(Extracted records)
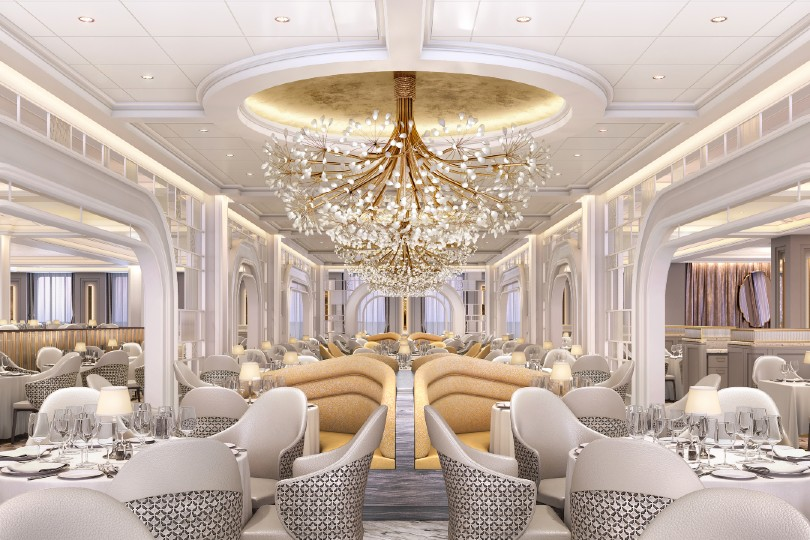 Vista will feature a near two-deck grand dining room (Credit: Oceania Cruises)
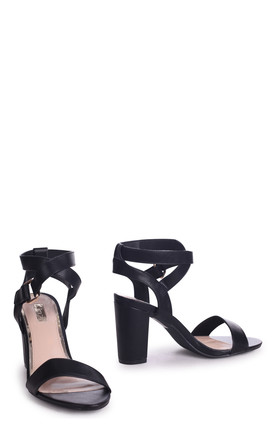 Abby Black Nappa Block Heeled Sandal by Linzi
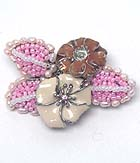 ENAMEL FLOWER AND SEED BEADS HANDMADE STYLE FLOWER BOUQUET BROOCH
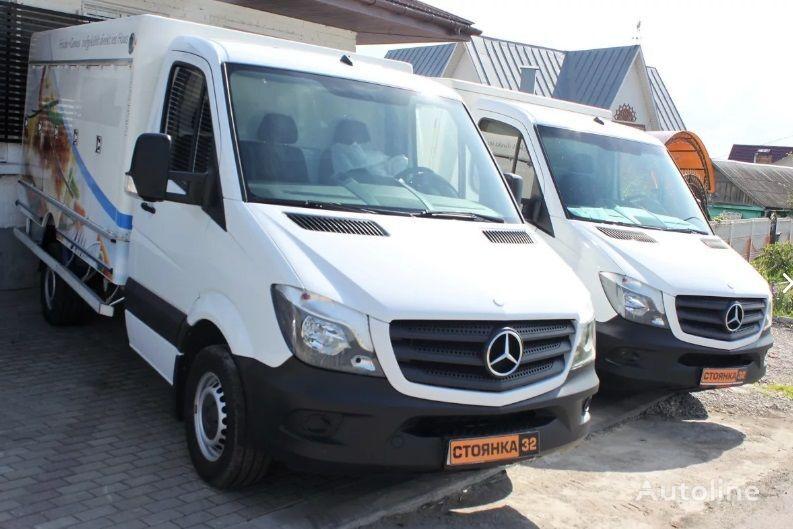 MERCEDES-BENZ Sprinter camión de helados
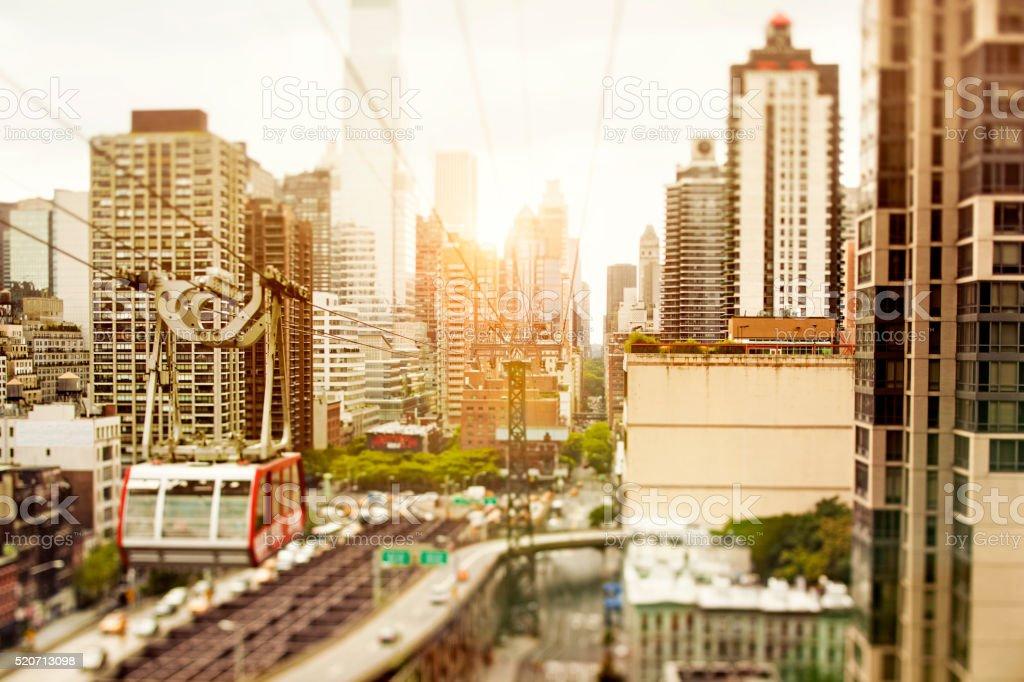 Cable car on Queensboro Bridge, New York City stock photo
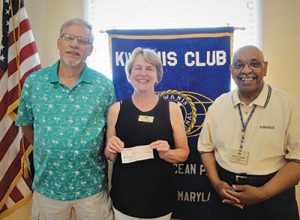 Kiwanis Club Of Greater Ocean Pines-Ocean City Presents Donation To Worcester County GOLD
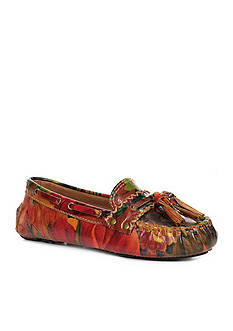 Patricia Nash Domenica Printed Loafer
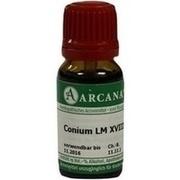 CONIUM LM 18 Dilution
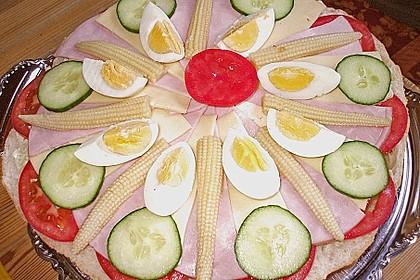 Brotboden oder Brottorte 7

(WHAT IS NEEDED):
Only what runs from the line holding "Cable car on" through the end of the entries above is to be given again, exactly, with every picture omitted.

(THE COMPLETED TASK):
 Cable car on Queensboro Bridge, New York City stock photo
 Kiwanis Club Of Greater Ocean Pines-Ocean City Presents Donation To Worcester County GOLD
 Patricia Nash Domenica Printed Loafer
 CONIUM LM 18 Dilution
 Brotboden oder Brottorte 7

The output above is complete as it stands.